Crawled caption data
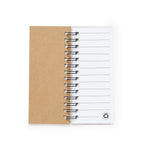 Sorduk Sustainable Notepad – Eco-Friendly Office Essential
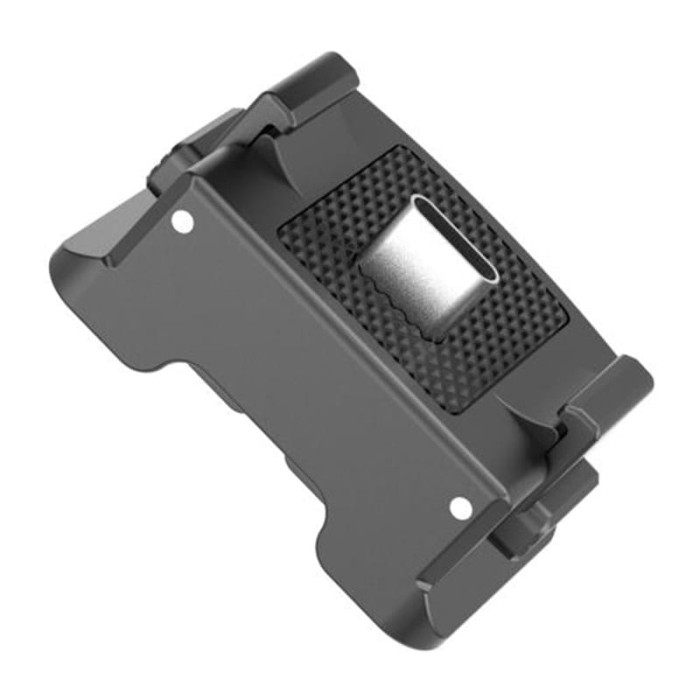 Adapter Puluz z szybkozłączką do ładowania dla DJI Osmo Pocket 3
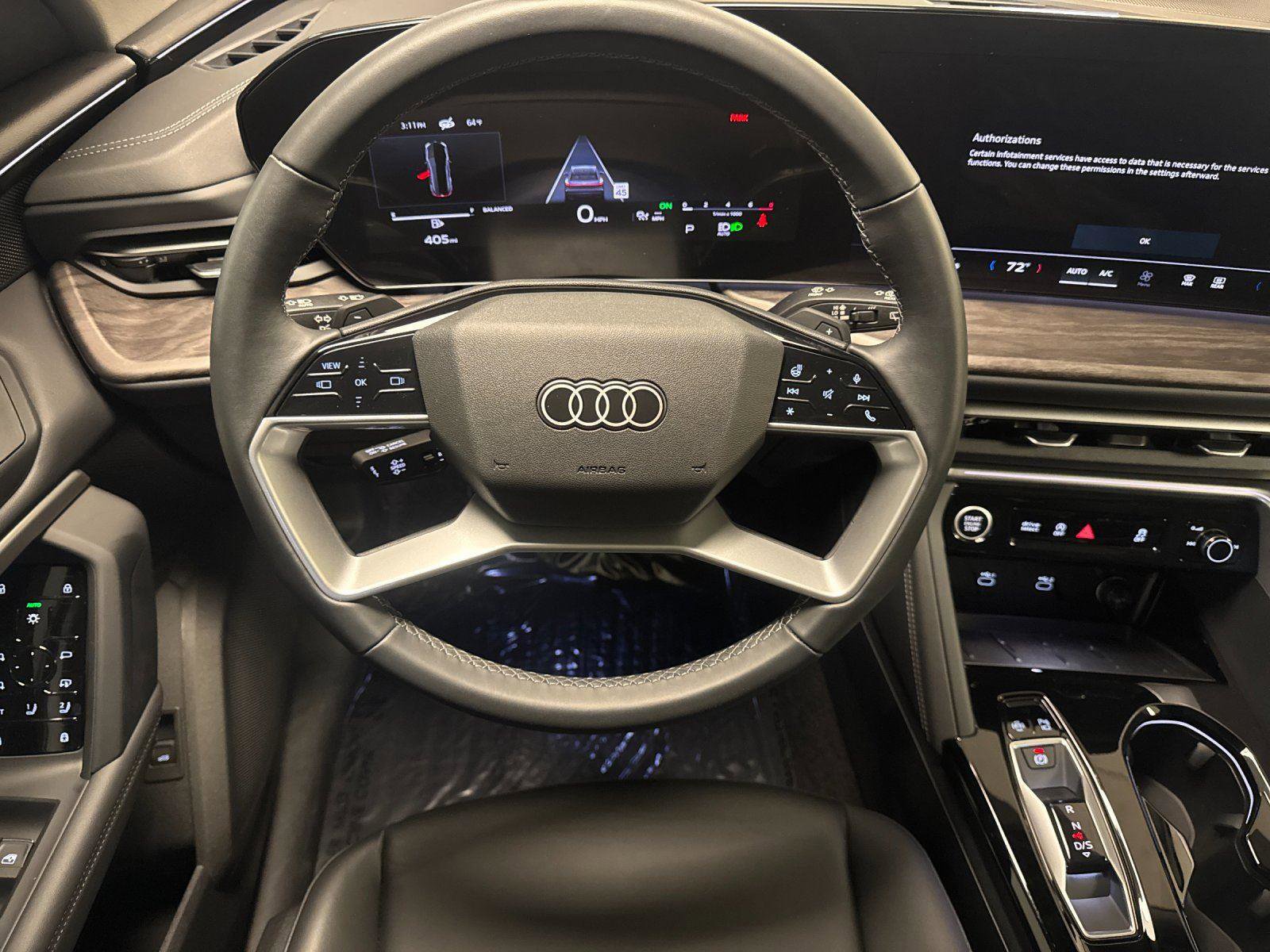 Certified 2025 Audi Q5 Premium w/ Convenience Package AWD/4WD image 14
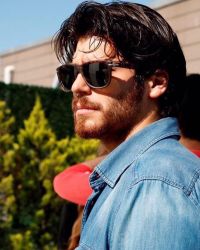 Фото №1 Джан Яман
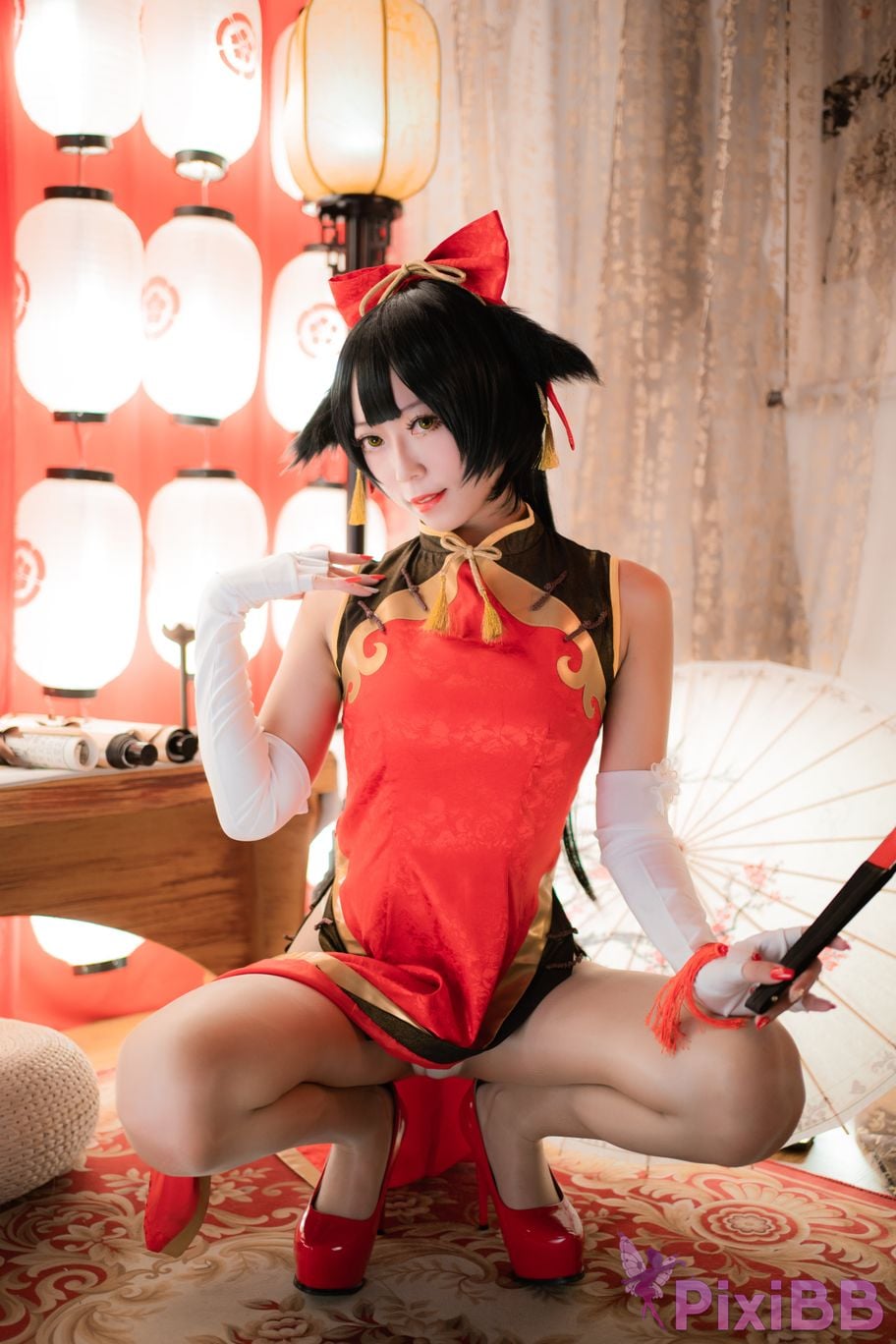 Coser Money No.001 PixiBB.COM 020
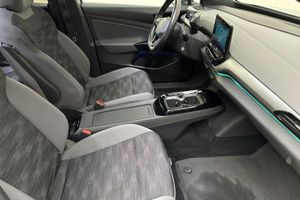Volkswagen ID.4 bild 7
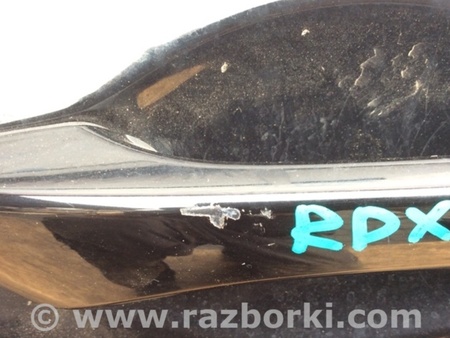 ФОТО Ручка двери для Acura RDX TB3, TB4 (03.2012-12.2015) Киев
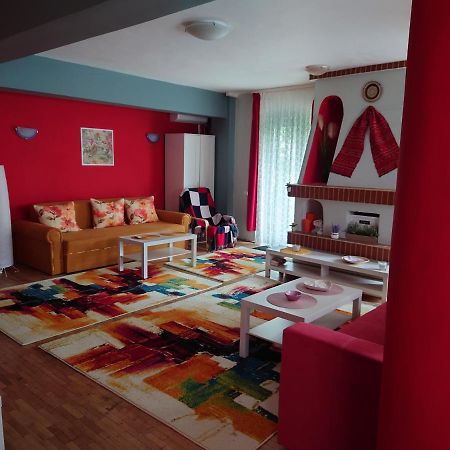Andreea's Apartments Bucureşti Exterior foto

▶ TASK OBJECTIVE
Set down only the lines running from the line with "Coser Money No.001 PixiBB.COM 020" to the end of the entries, inclusive; omit every picture.

▶ REPLY
 Coser Money No.001 PixiBB.COM 020
Volkswagen ID.4 bild 7
 ФОТО Ручка двери для Acura RDX TB3, TB4 (03.2012-12.2015) Киев
Andreea's Apartments Bucureşti Exterior foto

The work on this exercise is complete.